--- BEGIN Exercise inputs ---

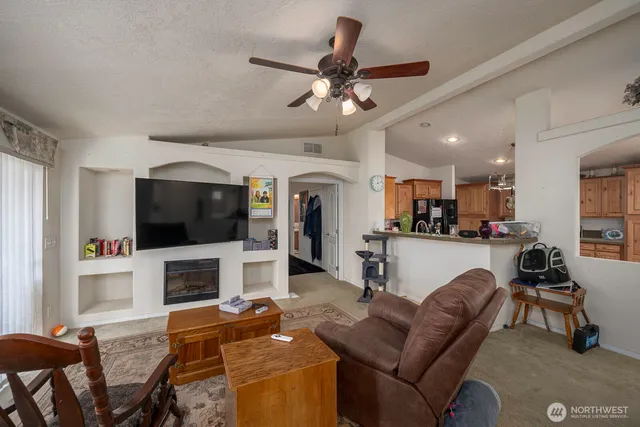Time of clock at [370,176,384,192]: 12:12
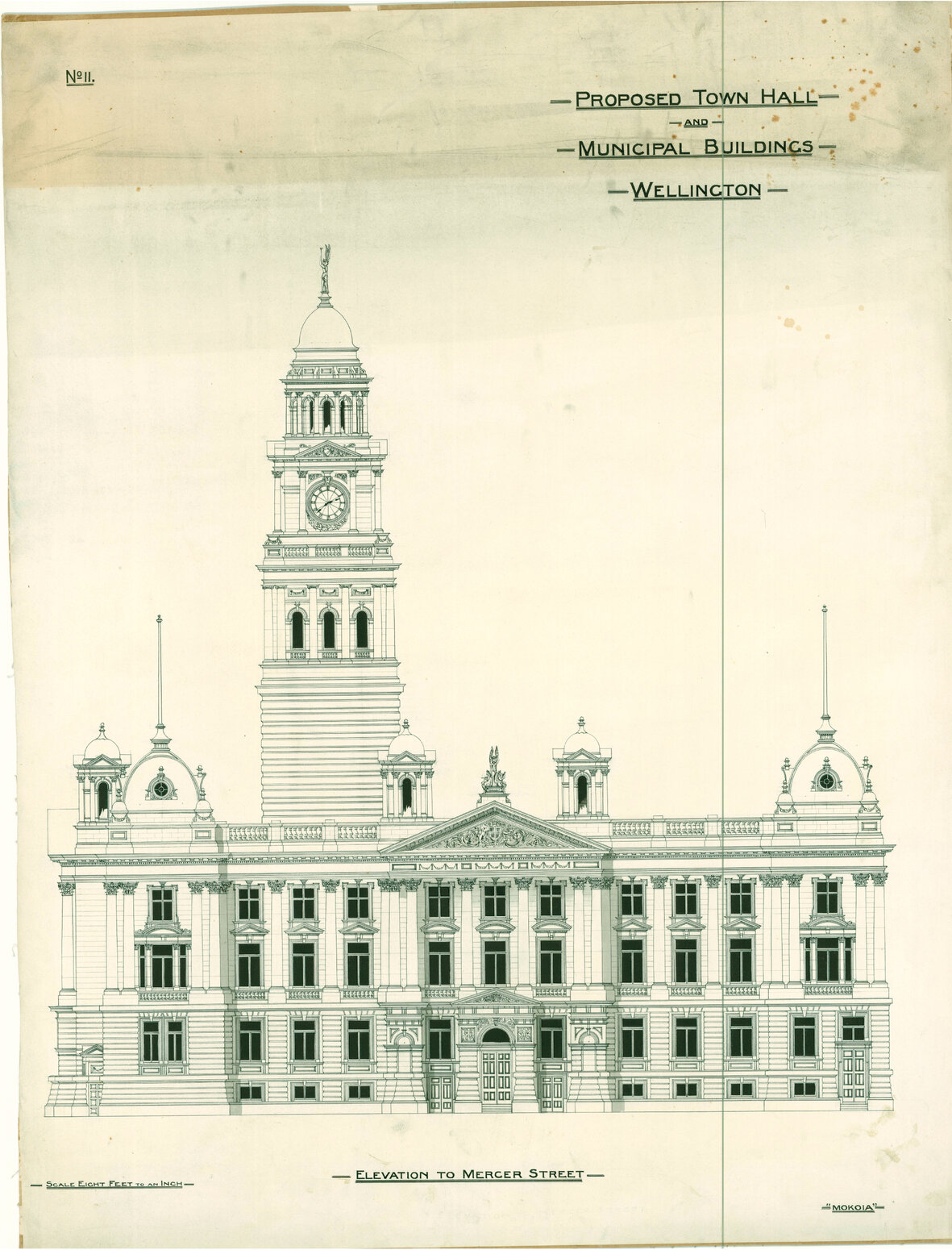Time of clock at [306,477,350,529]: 2:38
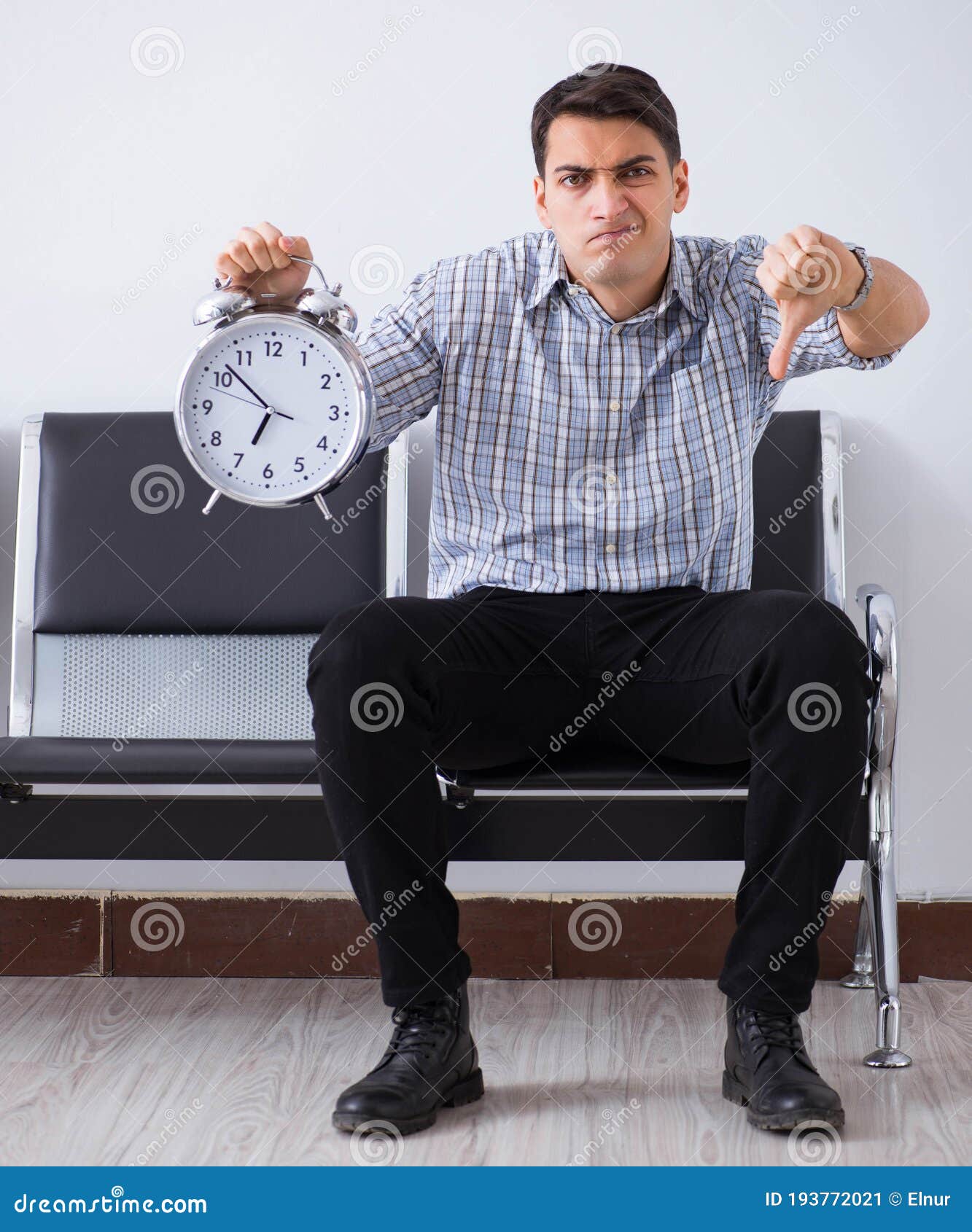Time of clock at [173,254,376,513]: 6:52
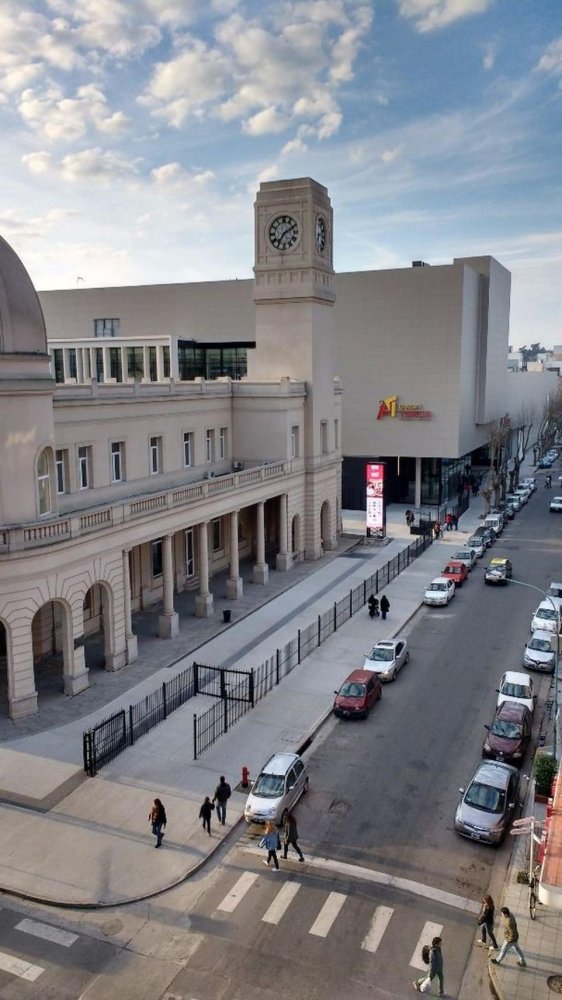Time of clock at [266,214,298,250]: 7:10
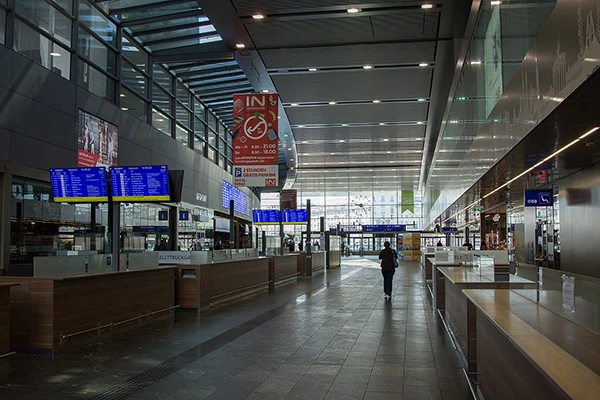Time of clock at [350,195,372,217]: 9:23
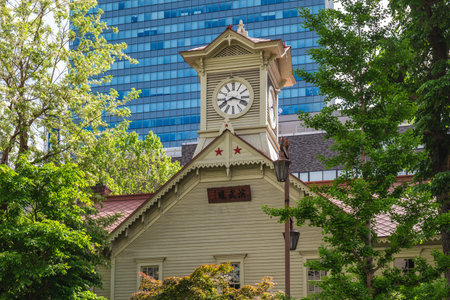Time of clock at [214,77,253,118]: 8:18
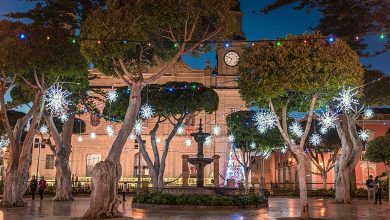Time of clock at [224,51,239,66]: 6:48
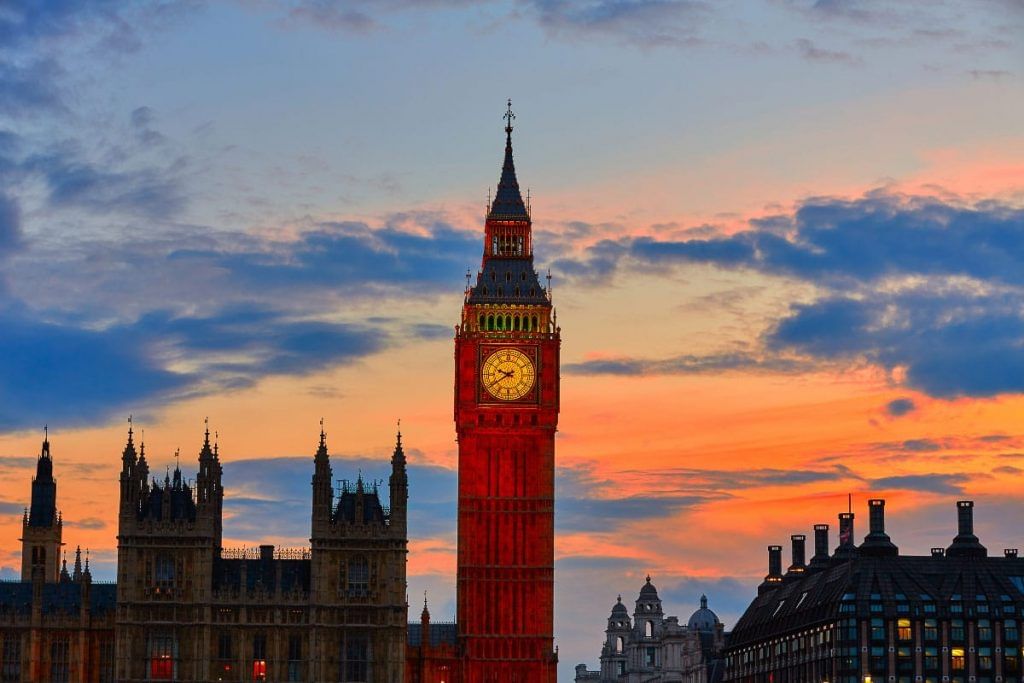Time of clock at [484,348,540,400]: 9:39
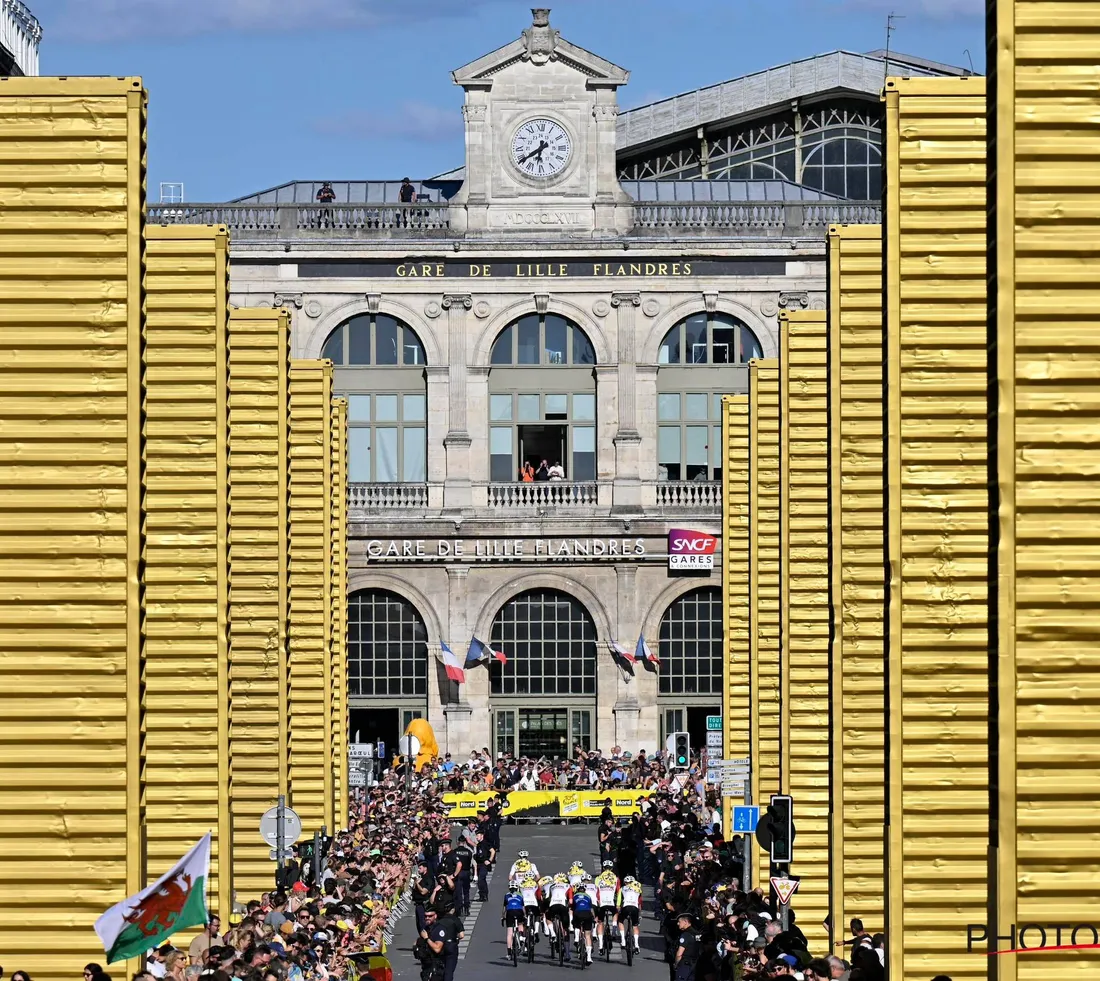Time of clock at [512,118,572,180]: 6:39
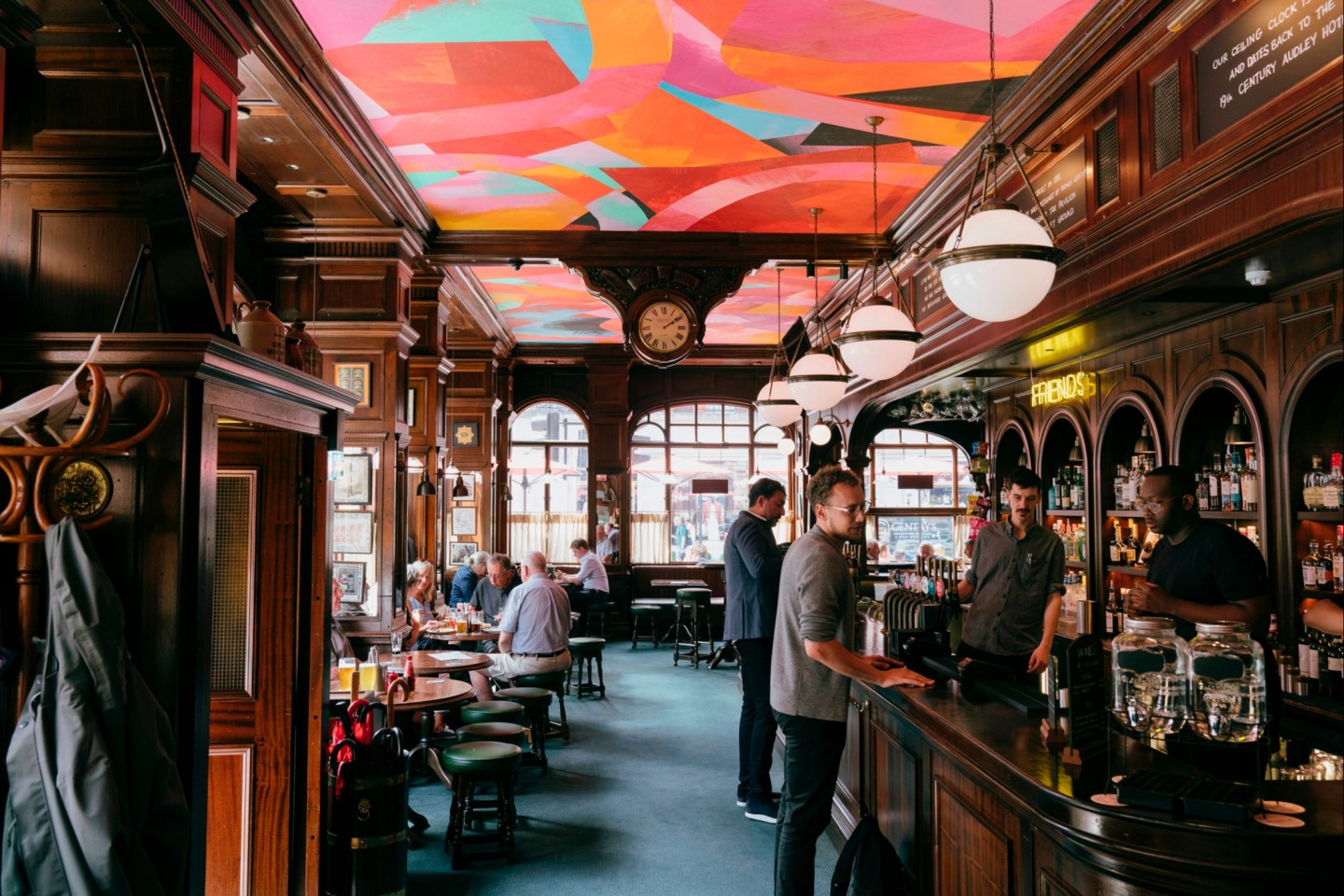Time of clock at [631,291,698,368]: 2:09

--- END Exercise inputs ---

=== Directions for this task ===
Copy every line of the listing above word for word, leaving out the pictures.

=== Written response ===
Time of clock at [370,176,384,192]: 12:12
Time of clock at [306,477,350,529]: 2:38
Time of clock at [173,254,376,513]: 6:52
Time of clock at [266,214,298,250]: 7:10
Time of clock at [350,195,372,217]: 9:23
Time of clock at [214,77,253,118]: 8:18
Time of clock at [224,51,239,66]: 6:48
Time of clock at [484,348,540,400]: 9:39
Time of clock at [512,118,572,180]: 6:39
Time of clock at [631,291,698,368]: 2:09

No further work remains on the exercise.